Garip bir his. Iyi ya da kotu tum o yogun duygulari galiba ozluyorum. Senden sonra pek dikis tutmadi benim, egreti durdu kime sana baktigim gibi baksam. Sonrasinda da pek konusamadim kimseyle, icten ice hep bir kiyas hali. Defalarca ayrildik defalarca baristik, bu sefer farkli oldugunu ikimiz de biliyorduk. Buyumustuk. 2 sene olacak yakinda, bu durum beni oldurmese de artik ince bir sizi birakiyor gogsumun tam ortasinda. Benden sonra biriyle denemen beni ortadan ikiye ayirdi tam manasiyla. Zaten sana bunu soyledim, farkindasin. Her ne kadar beni unutamadigini soylesen de, bir baskasiyla uyudugun dusuncesi cok seyi degistiriyor artik. Senden kilometrelerce otede, yalniz ve yenilmis bir haldeyken ve de neredeyse her gece seni dusunurken sen biriyle uyumussun. Olsun, zaman degisiyor, cok toparladim isleri sen de biliyorsun. Zor gunler geciyor bitmez dedigin geceler bitiyor. Kalbimin sizisi dinmemis olsa da umutsuz asla degilim. bir gun sana bakip milyarlarca yildir gormemis gibi ozlemle ve hasretle bakmayacagim, galiba bunu ikimiz de hissedecegiz. O gune kadar kendine dikkat et, aklimdasin.
haricen yeni bir sevgili yapan, yaptığı bir hata üzerine bir daha hiç eskisi gibi olamadığım birisi var.

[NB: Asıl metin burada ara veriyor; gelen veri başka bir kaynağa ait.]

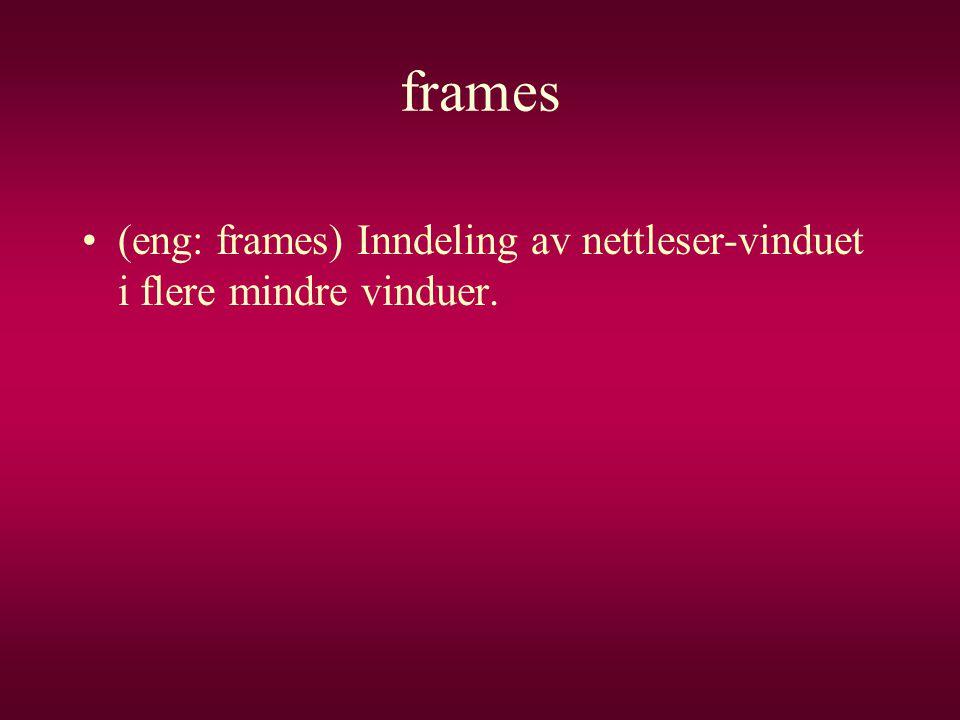 frames (eng: frames) Inndeling av nettleser-vinduet i flere mindre vinduer.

tabiri caizse araya öyle bir mesafe girdi ki; sen kongo'da kaldın, ben alaska'da.
ben sanırım çok takıntılı biriyim, haklısın belki hatan bu kadar uzun sürmeyecek bir şeydi. ama sanırım ben kendi içimde çok takıntılı biriyim.
bir olaya kinlenmeyeyim, bir kinlendim mi asla adapte olamıyorum.

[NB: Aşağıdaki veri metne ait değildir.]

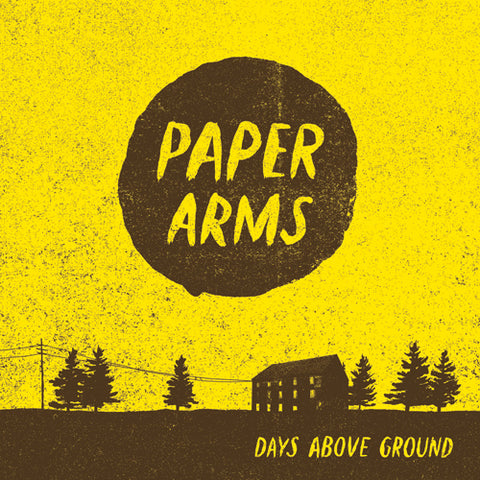 PAPER ARMS 'Days Above Ground' CD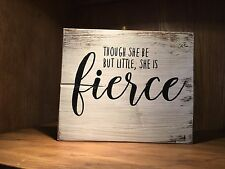 fierce though she be but little, Wood Sign, girl power, inspirational quotes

en ufak şeyde aklıma birikerek geliyor hepsi.
umarım mutlu olursun.
ha eleştirdiğim şeyler var hala o olay dışında. ama aklı başında kız olduğunu düşünüyorum. biliyorsun, görüyorsun diye düşünüyorum uzun uzun anlatma gereği duymuyorum.
ben ne desem yok demeyen biriydin.
çok değer verdin. benim için alınamayacak en büyük, en kritik kararları aldın. üstelik benim için olmasına rağmen, benden medet ummayarak. çünkü ben sana senelerdir uzaktım. hem manen, hem fiziken.
sen de belki şanstın benim için.
ama olmayınca olmuyormuş, bunu gördük.